Mug Shots Access Faces En Banc Court Review


     CINCINNATI (CN) – Case law regarding the release of mug shots under the Freedom of Information Act will face an en banc hearing before the full Sixth Circuit, the federal appeals court said Friday.
     The debate centers around 1996 precedent in which the Sixth Circuit determined that the Department of Justice should grant FOIA requests for federal mug shots, so long such requests meet various criteria.
     These criteria include the filing of a federal indictment against the individual, a public appearance in court by the individual and ongoing court proceedings against the individual.
     Importantly, the precedent allows the DOJ to deny requests if the individual in question is not currently being prosecuted, his conviction status notwithstanding.
     Though the Detroit Free Press wants the government to keep the status quo, Judge David McKeague asked back in April whether the prevalence of mug shots on the Internet could alter the way the court interprets the FOIA requests
     DOJ attorney Steve Frank stressed that “these things last forever on the Internet.”

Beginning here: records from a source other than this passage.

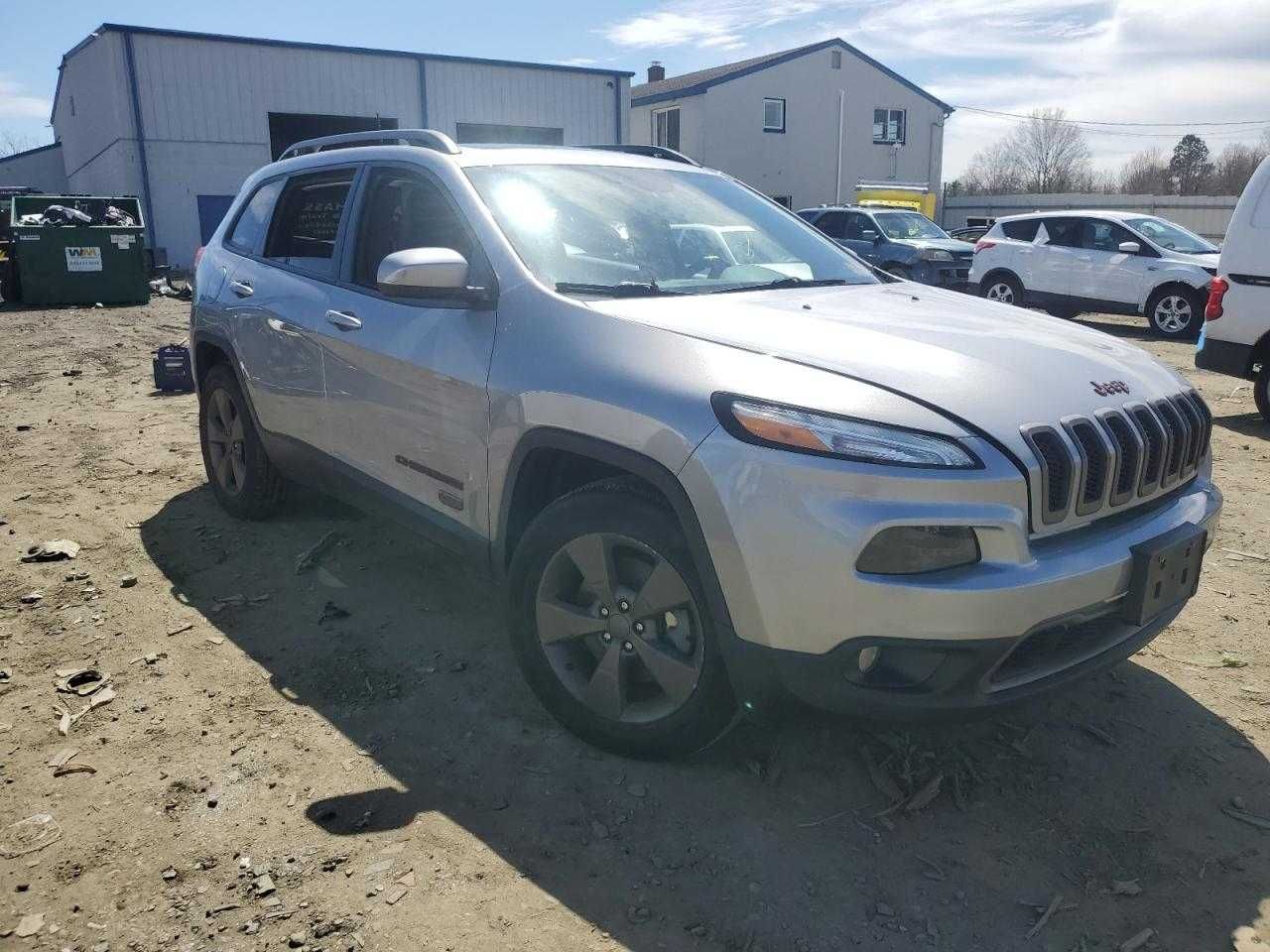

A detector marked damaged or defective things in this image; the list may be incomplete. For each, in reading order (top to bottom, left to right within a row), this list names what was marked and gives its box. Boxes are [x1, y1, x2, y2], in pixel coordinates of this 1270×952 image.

damaged car in lot [192, 134, 1223, 762]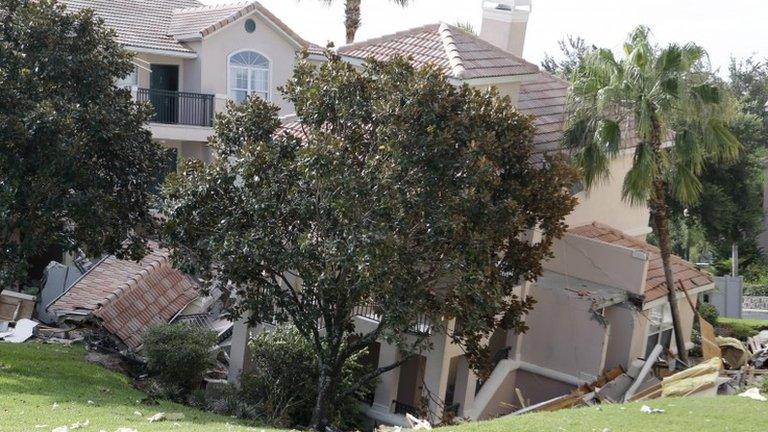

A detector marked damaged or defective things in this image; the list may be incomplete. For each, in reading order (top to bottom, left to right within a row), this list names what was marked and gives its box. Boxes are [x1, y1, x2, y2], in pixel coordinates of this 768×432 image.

broken roof section [336, 22, 540, 80]
broken roof section [47, 245, 198, 350]
broken roof section [568, 224, 716, 302]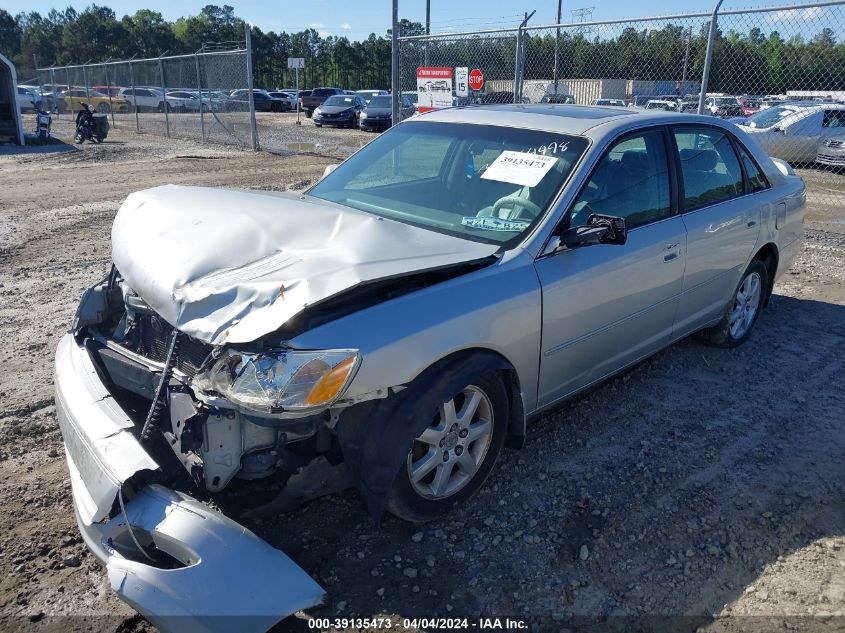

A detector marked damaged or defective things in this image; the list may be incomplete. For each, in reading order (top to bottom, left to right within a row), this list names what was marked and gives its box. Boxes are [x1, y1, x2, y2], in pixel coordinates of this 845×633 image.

damaged front bumper [53, 334, 324, 628]
detached bumper piece [53, 334, 324, 628]
broken headlight [191, 348, 360, 412]
crumpled hood [109, 184, 498, 346]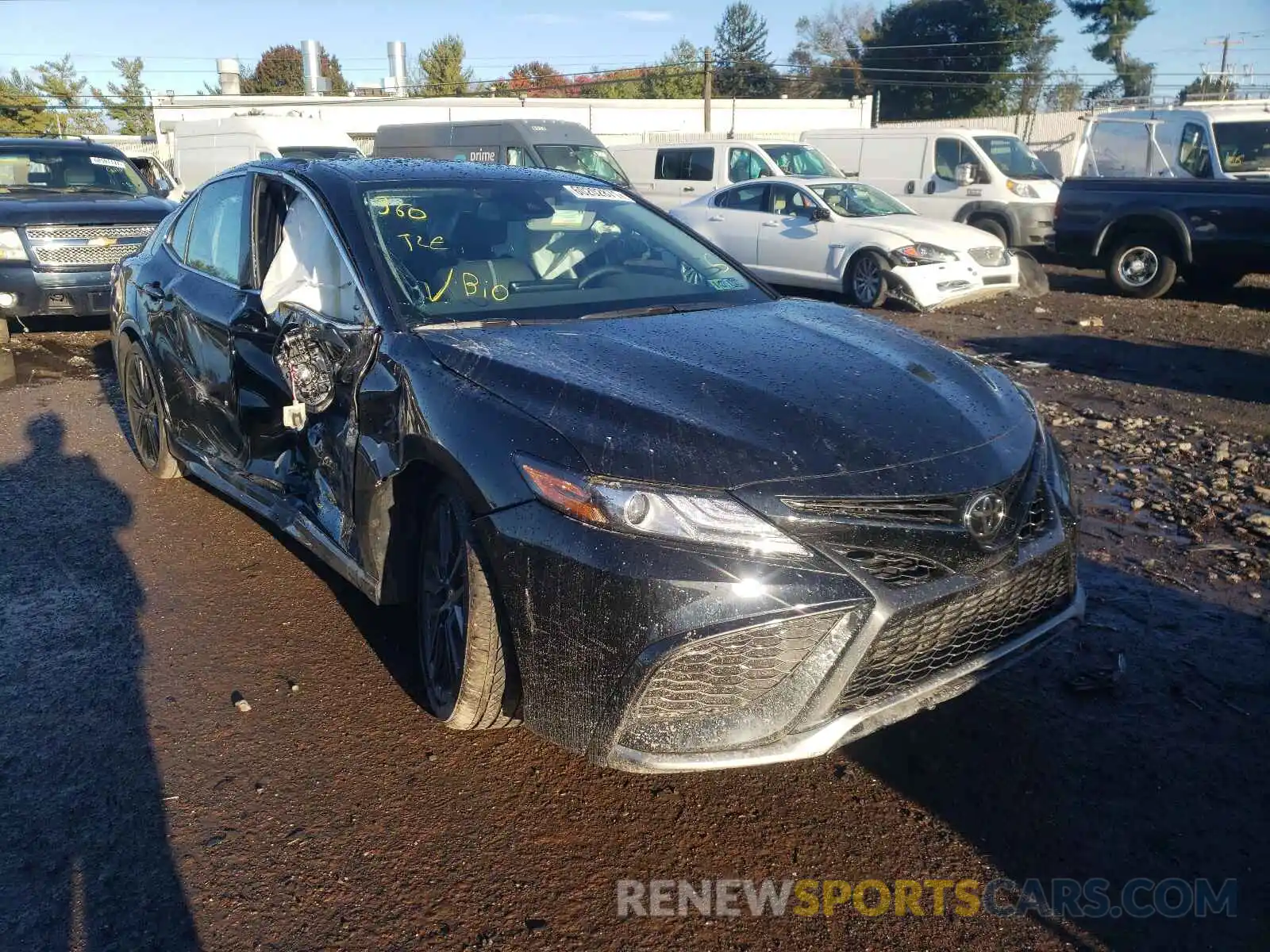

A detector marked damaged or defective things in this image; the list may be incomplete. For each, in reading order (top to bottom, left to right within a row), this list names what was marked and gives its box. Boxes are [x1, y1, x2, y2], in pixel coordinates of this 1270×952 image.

     “Youthful indiscretions … could follow individuals for the rest of their lives,” the attorney added.
     The Detroit Free Press argued otherwise through its attorney Herschel Fink, who has represented the newspaper on this topic for over 22 years.
     “[It has] no more of an effect than archives which hold stories,” Fink said.
     Judge Deborah Cook reproached the attorney when he questioned why someone’s “visage” should be private anyway.
     “It is not just a visage,” Cook said, adding that a mug shot “is a person in a guilty pose.”
     The public’s “reaction to a mug shot is ‘that person is guilty,'” Cook said.
     DOJ attorney Frank admitted at the hearing that the existing delineation mystified him.
     “A person innocent before the law has no privacy interest [in a mug shot release], but someone convicted and serving time has a privacy interest,” Frank said. “I can’t wrap my head around that.”
     Citing rulings from sister circuits that run counter to the Sixth Circuit’s process, Frank explained that “all we are asking is for the court to find the privacy interest in mug shots is greater than non-trivial.”
     He said an individual at the Justice Department should be responsible for reviewing each request for information to determine if there was a public interest in releasing the mug shots.
     Judge David McKeague pressed the attorney: “The presumption is that [requesters] don’t get the pictures, correct?”
     Frank agreed, but was quick to point out that in most cases, “there is no public interest.”
     Fink meanwhile contended that the current system is a perfect application of “checks and balances,” and also provides the individual with the “right to be forgotten” after court proceedings have concluded.
     Emphasizing that the 1996 precedent applied only to U.S. Marshals offices in the Sixth Circuit, the attorney suggested that the court clarify its previous ruling to assert that it has no nationwide implications, and not to “kowtow” to the other circuit courts.